» **DATASET CONTENT**
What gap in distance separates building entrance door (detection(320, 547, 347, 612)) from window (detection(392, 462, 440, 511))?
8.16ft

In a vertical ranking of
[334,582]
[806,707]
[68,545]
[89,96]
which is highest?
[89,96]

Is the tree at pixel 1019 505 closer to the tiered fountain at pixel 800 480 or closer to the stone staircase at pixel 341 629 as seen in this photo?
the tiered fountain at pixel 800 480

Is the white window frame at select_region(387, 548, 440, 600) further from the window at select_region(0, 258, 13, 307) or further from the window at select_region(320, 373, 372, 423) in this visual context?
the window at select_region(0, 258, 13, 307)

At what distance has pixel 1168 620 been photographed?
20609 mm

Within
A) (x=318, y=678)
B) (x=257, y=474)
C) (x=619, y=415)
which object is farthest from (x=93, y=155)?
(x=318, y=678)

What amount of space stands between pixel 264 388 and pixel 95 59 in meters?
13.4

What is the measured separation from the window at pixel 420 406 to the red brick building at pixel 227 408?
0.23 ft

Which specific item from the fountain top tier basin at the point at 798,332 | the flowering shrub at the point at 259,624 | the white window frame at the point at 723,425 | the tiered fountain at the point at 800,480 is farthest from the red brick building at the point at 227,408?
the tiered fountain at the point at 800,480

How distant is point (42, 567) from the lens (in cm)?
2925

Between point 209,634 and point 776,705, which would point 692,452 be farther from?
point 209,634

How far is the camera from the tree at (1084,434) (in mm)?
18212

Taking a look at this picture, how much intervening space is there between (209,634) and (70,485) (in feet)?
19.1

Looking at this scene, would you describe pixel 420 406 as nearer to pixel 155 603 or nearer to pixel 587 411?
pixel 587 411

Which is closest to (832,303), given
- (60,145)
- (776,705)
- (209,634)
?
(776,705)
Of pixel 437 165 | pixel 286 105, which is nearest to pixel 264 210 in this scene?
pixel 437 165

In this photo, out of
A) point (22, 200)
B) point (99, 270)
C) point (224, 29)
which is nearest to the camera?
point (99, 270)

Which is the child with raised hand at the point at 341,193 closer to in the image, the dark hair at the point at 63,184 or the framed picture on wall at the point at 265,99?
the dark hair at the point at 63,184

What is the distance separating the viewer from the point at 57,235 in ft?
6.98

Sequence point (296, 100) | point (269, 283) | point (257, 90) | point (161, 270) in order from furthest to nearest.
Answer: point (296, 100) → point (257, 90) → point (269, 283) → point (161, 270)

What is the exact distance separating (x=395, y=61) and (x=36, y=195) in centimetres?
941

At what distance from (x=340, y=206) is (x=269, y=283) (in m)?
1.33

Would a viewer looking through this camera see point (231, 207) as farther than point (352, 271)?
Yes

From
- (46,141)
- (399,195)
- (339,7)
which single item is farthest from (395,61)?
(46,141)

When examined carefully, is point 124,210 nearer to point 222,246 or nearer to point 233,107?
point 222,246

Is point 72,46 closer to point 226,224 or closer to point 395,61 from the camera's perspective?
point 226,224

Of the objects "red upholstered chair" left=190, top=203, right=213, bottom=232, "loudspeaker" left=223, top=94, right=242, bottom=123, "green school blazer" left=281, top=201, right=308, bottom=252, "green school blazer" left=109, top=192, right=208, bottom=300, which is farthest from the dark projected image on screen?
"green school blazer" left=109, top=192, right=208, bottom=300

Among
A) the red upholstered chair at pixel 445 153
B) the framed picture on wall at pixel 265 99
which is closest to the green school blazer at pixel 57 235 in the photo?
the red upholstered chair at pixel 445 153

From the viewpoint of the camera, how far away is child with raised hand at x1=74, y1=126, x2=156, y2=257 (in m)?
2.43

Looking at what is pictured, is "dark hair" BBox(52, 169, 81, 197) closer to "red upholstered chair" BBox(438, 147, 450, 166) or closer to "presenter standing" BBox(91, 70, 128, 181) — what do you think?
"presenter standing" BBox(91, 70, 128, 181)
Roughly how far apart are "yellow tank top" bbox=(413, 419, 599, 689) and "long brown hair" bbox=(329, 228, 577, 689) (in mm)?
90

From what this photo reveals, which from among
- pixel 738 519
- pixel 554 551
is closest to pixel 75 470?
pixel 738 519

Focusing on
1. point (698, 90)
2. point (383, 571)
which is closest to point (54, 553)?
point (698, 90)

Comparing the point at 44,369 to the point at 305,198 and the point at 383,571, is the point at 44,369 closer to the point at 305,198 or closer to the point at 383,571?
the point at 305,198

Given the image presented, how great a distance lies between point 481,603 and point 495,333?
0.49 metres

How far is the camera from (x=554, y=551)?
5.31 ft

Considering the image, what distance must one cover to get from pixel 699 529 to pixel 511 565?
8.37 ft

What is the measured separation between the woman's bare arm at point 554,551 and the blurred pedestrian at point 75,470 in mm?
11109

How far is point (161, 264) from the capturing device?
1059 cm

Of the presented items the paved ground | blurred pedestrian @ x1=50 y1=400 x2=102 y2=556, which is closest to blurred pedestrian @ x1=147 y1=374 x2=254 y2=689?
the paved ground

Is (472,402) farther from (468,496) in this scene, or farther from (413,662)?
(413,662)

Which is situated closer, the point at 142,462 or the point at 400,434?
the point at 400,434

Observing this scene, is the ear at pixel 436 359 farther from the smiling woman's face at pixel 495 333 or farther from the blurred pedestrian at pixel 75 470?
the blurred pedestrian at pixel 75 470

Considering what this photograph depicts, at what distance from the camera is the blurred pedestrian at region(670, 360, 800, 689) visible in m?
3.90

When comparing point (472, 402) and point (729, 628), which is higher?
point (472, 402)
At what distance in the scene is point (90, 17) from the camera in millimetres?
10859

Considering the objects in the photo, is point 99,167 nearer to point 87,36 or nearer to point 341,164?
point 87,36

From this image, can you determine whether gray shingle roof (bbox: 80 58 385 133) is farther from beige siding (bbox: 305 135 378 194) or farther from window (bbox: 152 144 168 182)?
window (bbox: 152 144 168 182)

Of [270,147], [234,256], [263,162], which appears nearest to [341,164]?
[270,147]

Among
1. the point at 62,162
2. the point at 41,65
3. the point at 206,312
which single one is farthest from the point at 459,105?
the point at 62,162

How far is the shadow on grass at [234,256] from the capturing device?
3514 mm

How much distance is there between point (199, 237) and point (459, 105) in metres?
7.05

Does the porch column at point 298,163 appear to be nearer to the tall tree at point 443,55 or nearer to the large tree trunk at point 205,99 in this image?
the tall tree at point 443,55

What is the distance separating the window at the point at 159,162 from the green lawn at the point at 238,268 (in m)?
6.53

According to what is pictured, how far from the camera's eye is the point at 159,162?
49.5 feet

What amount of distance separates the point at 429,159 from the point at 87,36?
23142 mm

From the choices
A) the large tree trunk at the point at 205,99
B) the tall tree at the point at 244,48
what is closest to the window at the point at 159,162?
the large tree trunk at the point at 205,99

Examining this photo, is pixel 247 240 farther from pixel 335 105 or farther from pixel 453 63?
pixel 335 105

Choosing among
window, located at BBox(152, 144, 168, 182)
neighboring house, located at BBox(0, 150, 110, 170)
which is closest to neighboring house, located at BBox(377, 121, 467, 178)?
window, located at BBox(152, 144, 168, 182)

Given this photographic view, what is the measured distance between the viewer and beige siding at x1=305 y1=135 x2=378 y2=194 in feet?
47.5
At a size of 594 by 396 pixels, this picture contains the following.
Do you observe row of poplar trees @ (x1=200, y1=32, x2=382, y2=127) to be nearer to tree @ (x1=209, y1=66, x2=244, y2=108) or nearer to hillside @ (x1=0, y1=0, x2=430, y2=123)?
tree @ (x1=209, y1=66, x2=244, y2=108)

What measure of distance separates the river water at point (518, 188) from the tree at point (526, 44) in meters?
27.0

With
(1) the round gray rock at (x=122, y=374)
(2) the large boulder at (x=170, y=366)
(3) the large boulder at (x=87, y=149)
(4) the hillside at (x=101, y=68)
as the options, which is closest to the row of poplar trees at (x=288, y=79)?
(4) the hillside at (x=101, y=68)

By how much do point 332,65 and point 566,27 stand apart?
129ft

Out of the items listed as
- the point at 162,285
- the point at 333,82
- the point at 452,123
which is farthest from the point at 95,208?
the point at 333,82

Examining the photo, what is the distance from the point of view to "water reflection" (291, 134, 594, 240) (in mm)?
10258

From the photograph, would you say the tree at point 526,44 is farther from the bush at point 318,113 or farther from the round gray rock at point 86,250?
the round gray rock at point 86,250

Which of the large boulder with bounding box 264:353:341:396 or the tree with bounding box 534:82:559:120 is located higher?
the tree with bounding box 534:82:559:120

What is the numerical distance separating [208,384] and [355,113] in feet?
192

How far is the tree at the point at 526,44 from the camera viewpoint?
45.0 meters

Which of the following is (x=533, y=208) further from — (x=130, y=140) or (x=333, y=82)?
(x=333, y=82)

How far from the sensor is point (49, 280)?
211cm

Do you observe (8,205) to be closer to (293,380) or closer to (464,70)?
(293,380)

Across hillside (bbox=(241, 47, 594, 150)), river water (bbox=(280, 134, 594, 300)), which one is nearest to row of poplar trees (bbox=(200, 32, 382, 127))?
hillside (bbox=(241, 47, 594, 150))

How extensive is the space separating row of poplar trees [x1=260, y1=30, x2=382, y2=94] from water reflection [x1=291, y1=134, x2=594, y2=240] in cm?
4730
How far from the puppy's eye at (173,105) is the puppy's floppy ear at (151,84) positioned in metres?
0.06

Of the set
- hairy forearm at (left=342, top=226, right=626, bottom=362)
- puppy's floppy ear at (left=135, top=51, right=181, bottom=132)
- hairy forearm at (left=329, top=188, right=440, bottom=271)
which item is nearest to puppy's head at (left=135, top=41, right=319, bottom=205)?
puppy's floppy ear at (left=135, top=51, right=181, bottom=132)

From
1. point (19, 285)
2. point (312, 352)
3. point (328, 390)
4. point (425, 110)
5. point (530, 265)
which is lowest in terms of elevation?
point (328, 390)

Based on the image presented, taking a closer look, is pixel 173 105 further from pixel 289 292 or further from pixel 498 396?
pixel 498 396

» **EXERCISE BRIEF**
From the line that contains "How far from the puppy's" to the last line of the material above, repeat every line exactly, keeping both the first and the last.

» **EXERCISE ANSWER**
How far from the puppy's eye at (173,105) is the puppy's floppy ear at (151,84) positioned in metres?
0.06

Of the set
- hairy forearm at (left=342, top=226, right=626, bottom=362)
- puppy's floppy ear at (left=135, top=51, right=181, bottom=132)
- hairy forearm at (left=329, top=188, right=440, bottom=271)
which item is nearest to puppy's head at (left=135, top=41, right=319, bottom=205)?
puppy's floppy ear at (left=135, top=51, right=181, bottom=132)

From
1. point (19, 285)
2. point (312, 352)
3. point (328, 390)
4. point (425, 110)
5. point (530, 265)
which is lowest in terms of elevation?
point (328, 390)

Based on the image presented, taking a closer look, is pixel 173 105 further from pixel 289 292 or further from pixel 498 396?
pixel 498 396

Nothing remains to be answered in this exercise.